Sunday, February 15, 2009

Lone Wolf and Cub month: Reaping what's sown in Volume 15: Brothers of the Grass

[As is my custom at the start of a Sunday night LW&C month post, I would like to remind visitors not to overlook today's doodle penance, though I should warn you that this one is kind of dreary since we took the prompt, "12 reasons for penance," all too seriously. Still, there are new drawings to look at, so look away if you'd like.]

Lo and behold, we're past the halfway mark of the complete 28-volume run of Lone Wolf and Cub! For some volumes now, the Lone Wolf, Itto Ogami, has had occasional run-ins with a branch of ninja known as "the grass" for its strategy of adopting very deep cover. Not literally like this—

—taking cover under tall grasses—but rather by settling down in a han (feudal domain) and putting down long-term roots as a resident there. The idea is that these human grass will be as ubiquitous, as persistent, and as overlooked as actual grass, ideal spies and assassins who might never be activated during their own lifetimes but who pass down their task from generation to generation in their assigned domains.

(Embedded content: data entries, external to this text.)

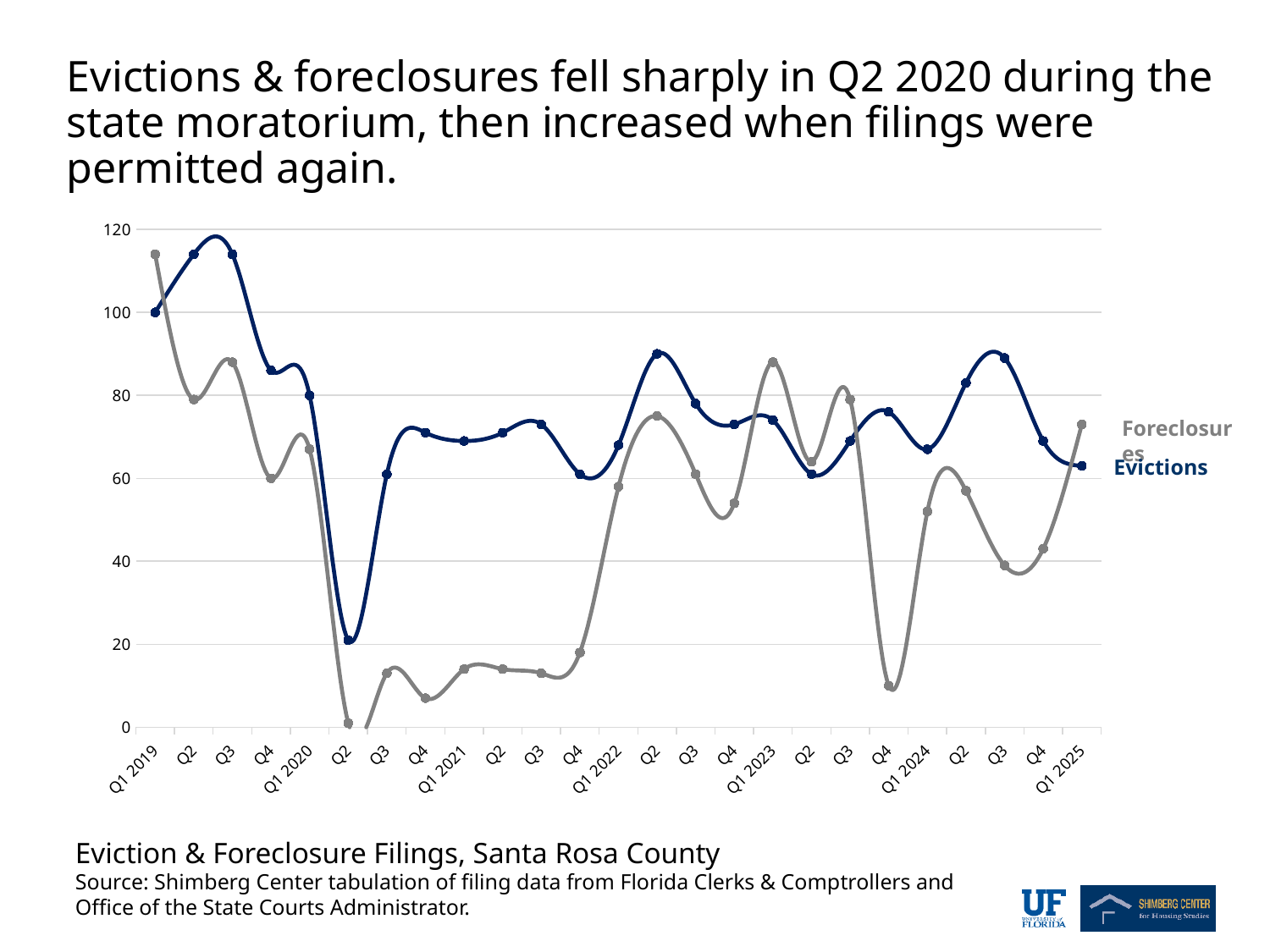
What is the title of the chart given below the plot? Eviction & Foreclosure Filings, Santa Rosa County Is the Evictions value for Q3 2024 greater or less than 80? greater Is the Evictions value for Q2 2020 greater or less than 40? less What kind of chart is shown on the slide? line chart In which quarter is the Evictions series at its lowest? Q2 2020 In which quarter is the Foreclosures series at its highest? Q1 2019 In which quarter is the Foreclosures series at its lowest? Q2 2020 Is the Foreclosures value for Q4 2023 greater or less than 20? less How many quarters are plotted along the x axis, from Q1 2019 to Q1 2025? 25 In Q1 2019, which series has the higher value, Evictions or Foreclosures? Foreclosures In Q4 2023, which series has the higher value, Evictions or Foreclosures? Evictions How many series does the chart show? 2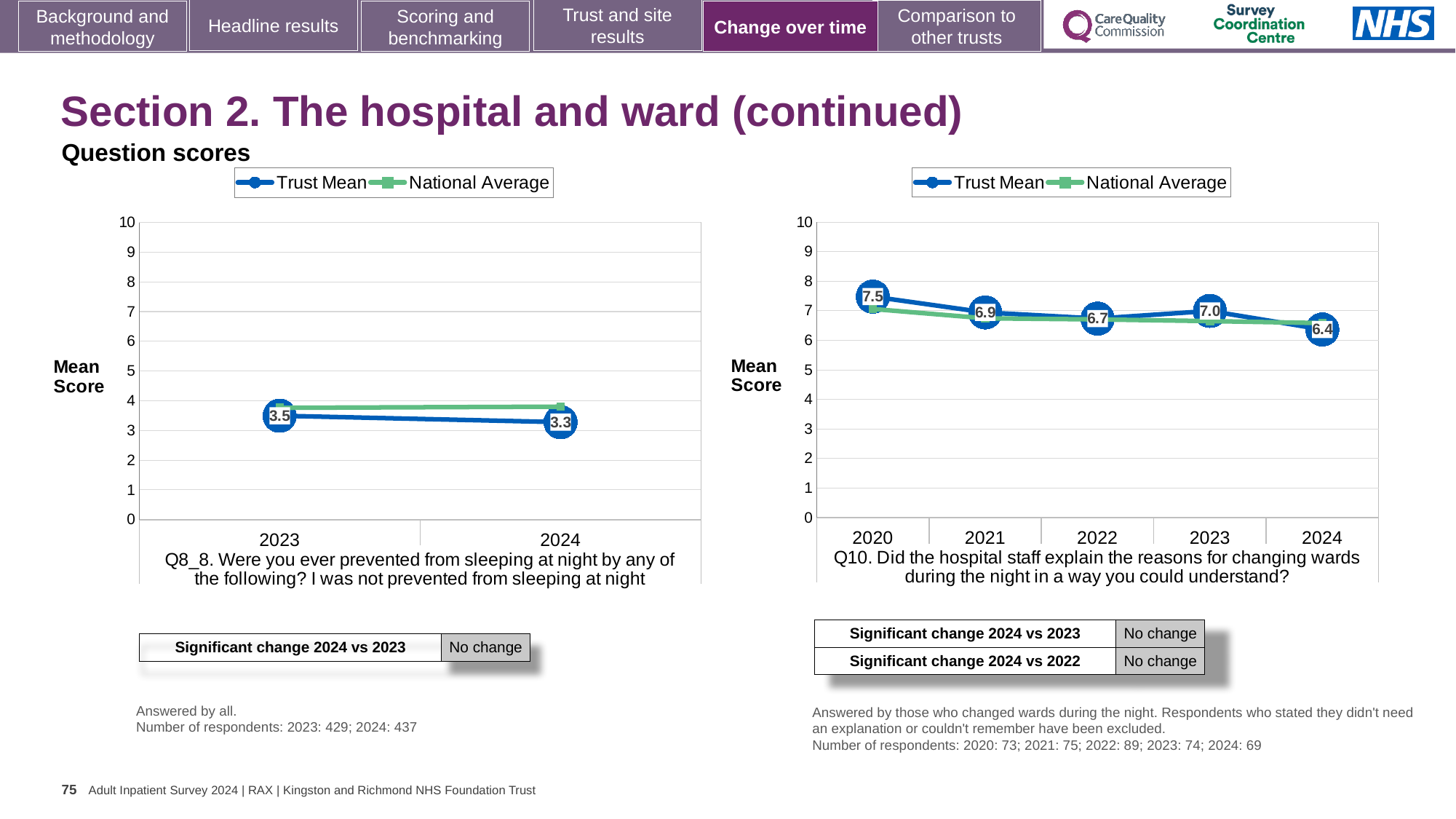
How many series does the legend of the Q8_8 chart on the left list? 2 How many years are plotted on the x axis of the Q10 chart on the right? 5 In the Q8_8 chart on the left, what is the Trust Mean score for 2024? 3.3 In the Q10 chart on the right, is the Trust Mean score higher in 2023 or in 2022? 2023 In the Q8_8 chart on the left, what is the Trust Mean score for 2023? 3.5 In the Q8_8 chart on the left, is the National Average value for 2024 greater or less than 3? greater In the Q10 chart on the right, which year has the highest Trust Mean score? 2020 In the Q10 chart on the right, what is the Trust Mean score for 2020? 7.5 What kind of chart is the Q10 chart on the right? Line chart In the Q10 chart on the right, what is the Trust Mean score for 2024? 6.4 In the Q10 chart on the right, which year has the lowest Trust Mean score? 2024 In the Q10 chart on the right, what is the difference between the Trust Mean scores for 2020 and 2024? 1.1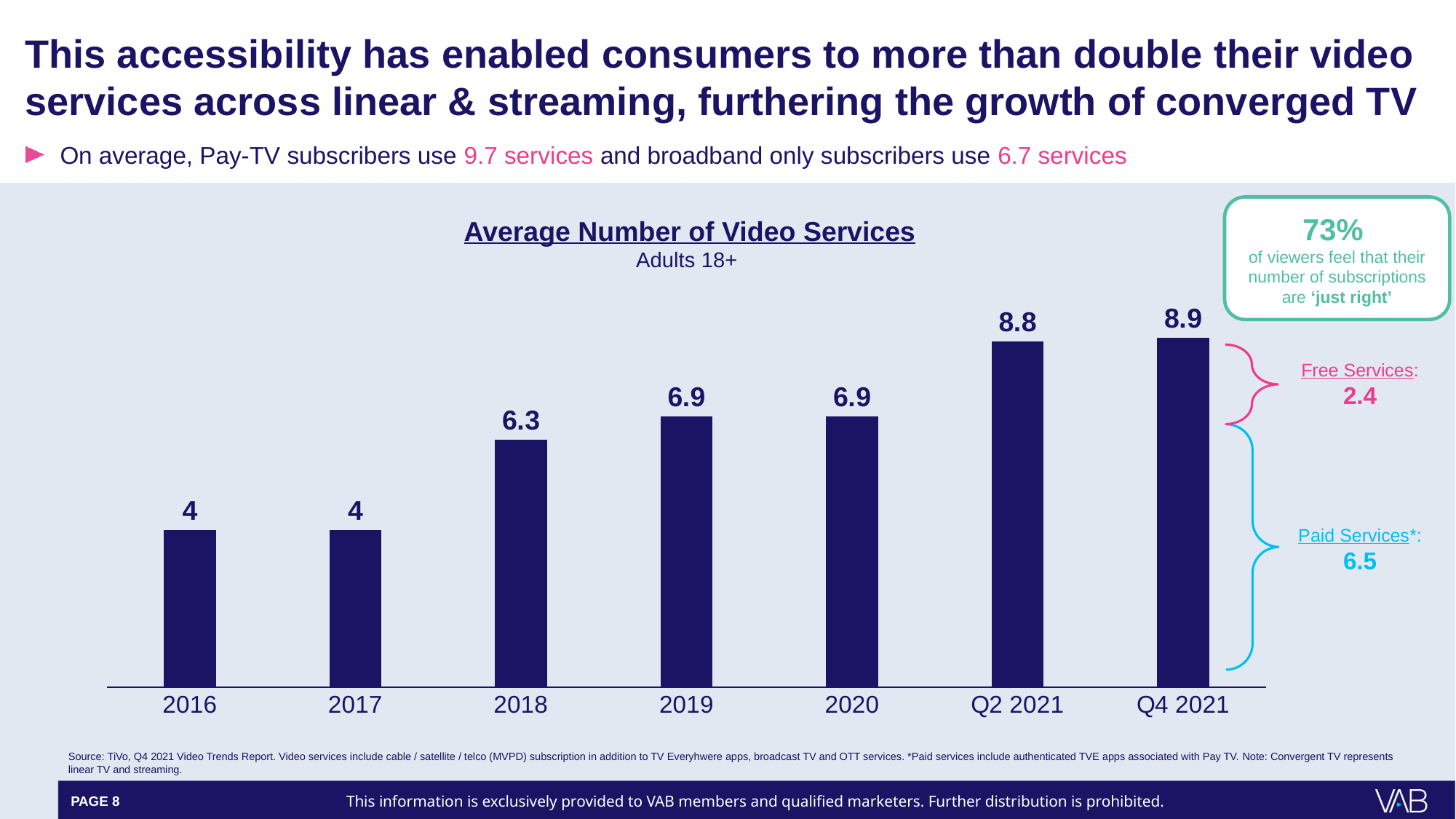
According to the annotation next to the Q4 2021 bar, how many of the services are Free Services? 2.4 What is the value shown for Q4 2021? 8.9 Which period has the highest average number of video services? Q4 2021 What is the difference between the values for 2018 and 2017? 2.3 Which is larger, the value for Q2 2021 or the value for 2020? Q2 2021 What is the difference between the values for Q4 2021 and 2016? 4.9 How many periods are shown on the x axis of the chart? 7 What is the title of the chart? Average Number of Video Services What is the average number of video services shown for 2018? 6.3 What kind of chart is used to show the average number of video services? Bar chart What is the value shown for 2016? 4 Do the values generally rise or fall from 2016 to Q4 2021? Rise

The fifteenth volume, Brothers of the Grass, devotes more attention to this breed of ninja than any previous installment. The grass play a prominent role in each of the five episodes of this volume, and authors Kazuo Koike and Goseki Kojima allot ample space to exposition of the curious practices of these ninja. Here, one of Ogami's latest victims explains the grass to him while slowly bleeding and burning to death (the first balloon is a little blurry in the scan; it begins, "The grass he commands are the shogun's satoiri-ninja..."; meanwhile, o-metsuke is defined in the glossary as a "[c]hief inspector. The supreme law-enforcement officer of the shogunate"):

It can be a hard life, the life of a blade of grass. Here, in a flashback scene, Ogami hears the dying words of a grass ninja who explains some of their complicated marital and parenting arrangements (apologies for another blurry first panel; Ogami says "A sad song," in response to the tune that the dying ninja has been singing):

You can read "The Women of Sodeshi," the second episode in this volume (and seventy-fourth over all!), to learn all the Byzantine details of how the grass father suitable children to carry on their terrible birthright.

Understandably, not all those born to this task choose to embrace it. The title episode, "Brothers of the Grass," looks at two brothers who have rebelled in different ways from the expectations of their upbringing as shinobi (ninja). One, the corpulent, pleasure-loving priest pictured below, seems to think that "deep cover" excuses him from letting his athletic, man-killing ways go to seed:

His handlers beg to differ, in the harshest of ways, but only after he has usefully led them to his brother, who may have absconded from the life of proper grass but who has retained all of his murderous skills. Once that brother is forcibly "reactivated," he tries to wear down the Lone Wolf and his cub not by attacking them directly but by killing or maiming all those who show them the slightest kindness on the road. The consequences get pretty gruesome before Ogami fights back by going off-road, retreating to uninhabited, forested hills. In that setting, the grass's skills are useless—whom can he hide among, whom can he prey on, when the only ones left are his deadly foes?—and he doesn't last long.

Other grass still make a little trouble for Ogami before he makes it out the end of this whopper of a volume (the longest yet, with over 320 pages of comics), in a literal cliffhanger. But there are only thirteen volumes left, and we join Ogami over the hump: it's all downhill from here.